>> START Given data

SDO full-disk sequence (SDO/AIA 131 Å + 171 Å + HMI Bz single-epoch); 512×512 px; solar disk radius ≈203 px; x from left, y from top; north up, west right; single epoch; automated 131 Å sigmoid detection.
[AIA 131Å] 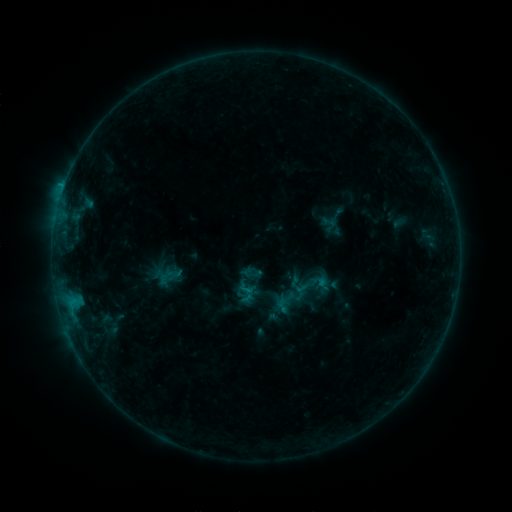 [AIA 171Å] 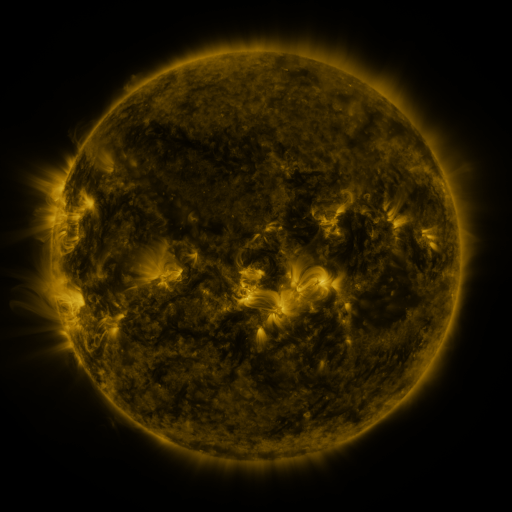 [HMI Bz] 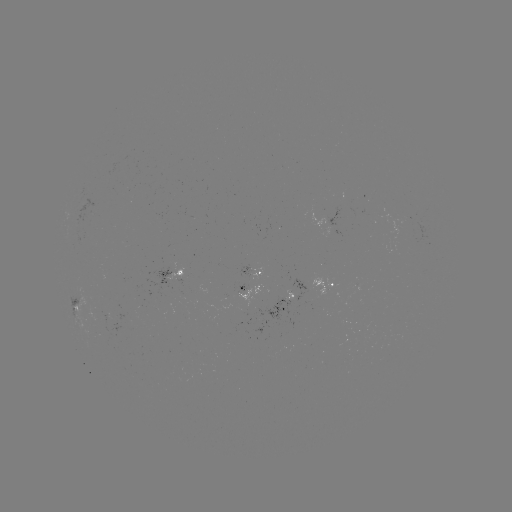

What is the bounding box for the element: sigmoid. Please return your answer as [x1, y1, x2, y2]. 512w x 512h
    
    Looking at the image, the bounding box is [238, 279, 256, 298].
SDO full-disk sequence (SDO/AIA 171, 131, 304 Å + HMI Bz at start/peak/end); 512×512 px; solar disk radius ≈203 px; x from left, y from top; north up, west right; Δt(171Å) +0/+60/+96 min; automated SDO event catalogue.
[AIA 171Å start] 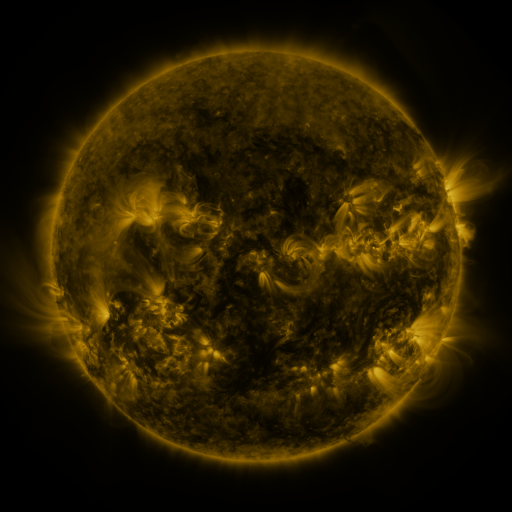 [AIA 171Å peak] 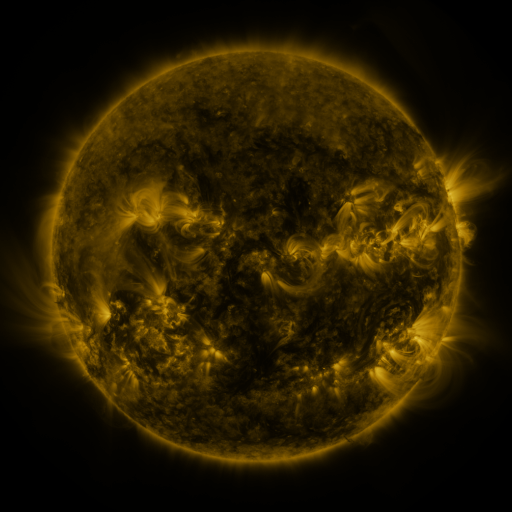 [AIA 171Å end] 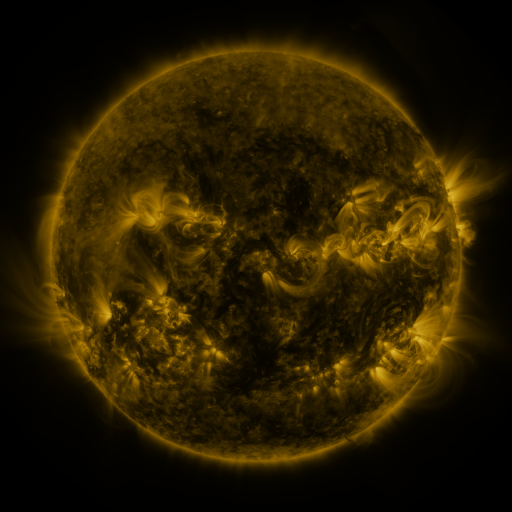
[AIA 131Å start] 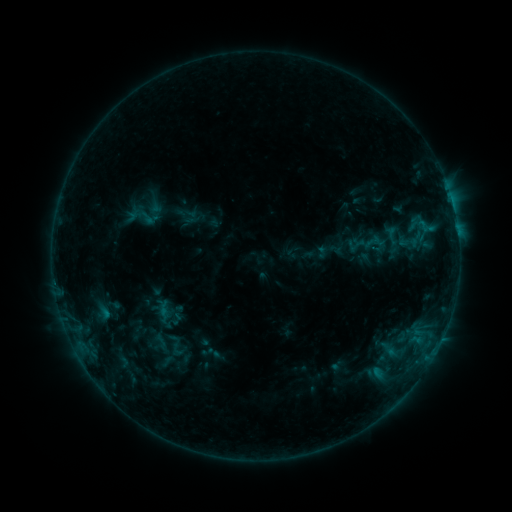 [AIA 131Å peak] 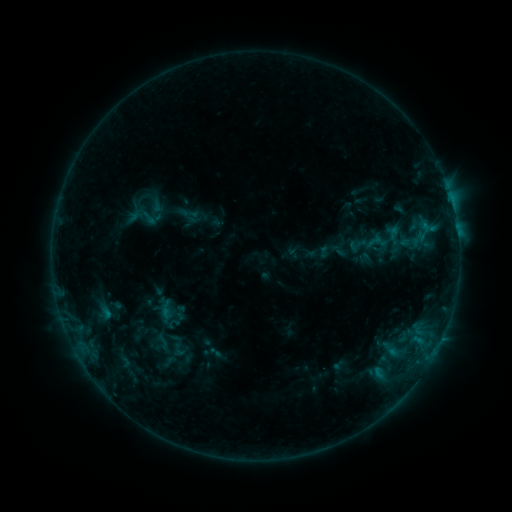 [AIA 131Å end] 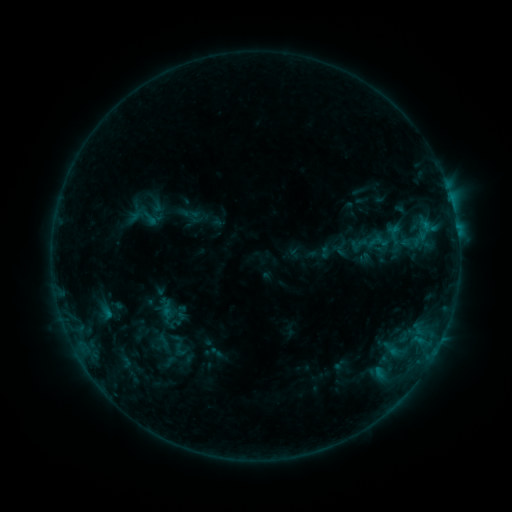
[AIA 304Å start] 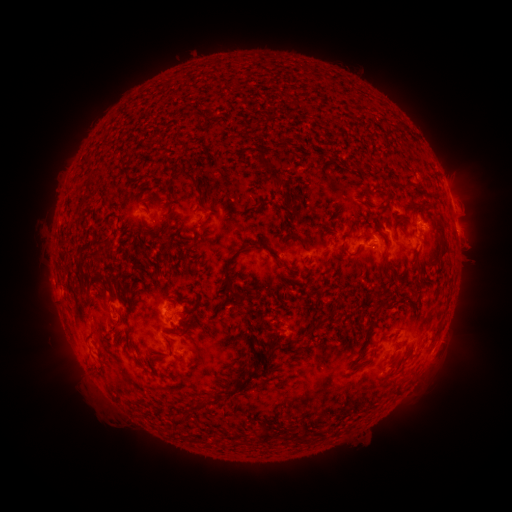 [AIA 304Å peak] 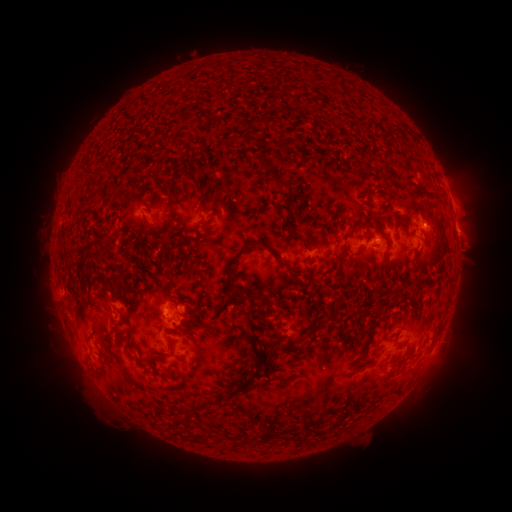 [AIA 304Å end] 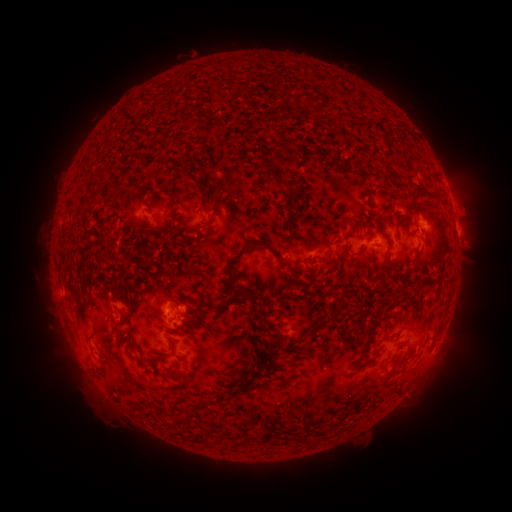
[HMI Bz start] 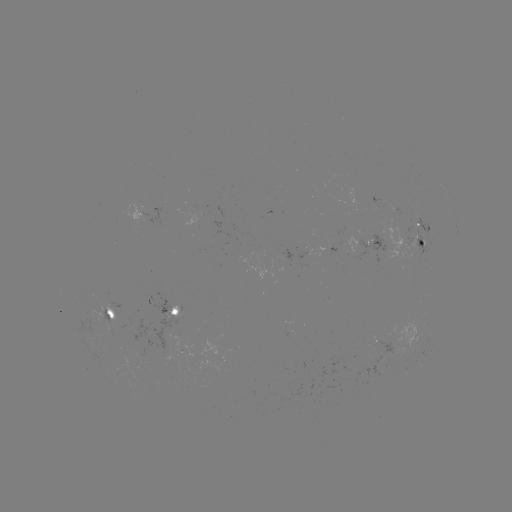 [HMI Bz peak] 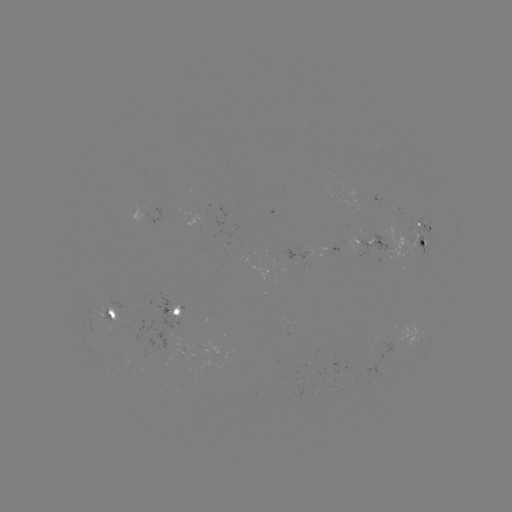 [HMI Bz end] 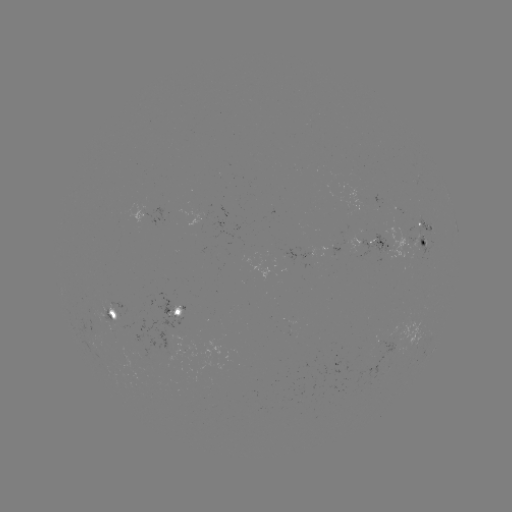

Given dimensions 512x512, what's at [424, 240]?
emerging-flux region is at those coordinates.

>> END Given data

Problem statement -
List each line above that contains the word "bounding", copying it in full.

Answer for this exercise -
What is the bounding box for the element: sigmoid. Please return your answer as [x1, y1, x2, y2]. 512w x 512h
    Looking at the image, the bounding box is [238, 279, 256, 298].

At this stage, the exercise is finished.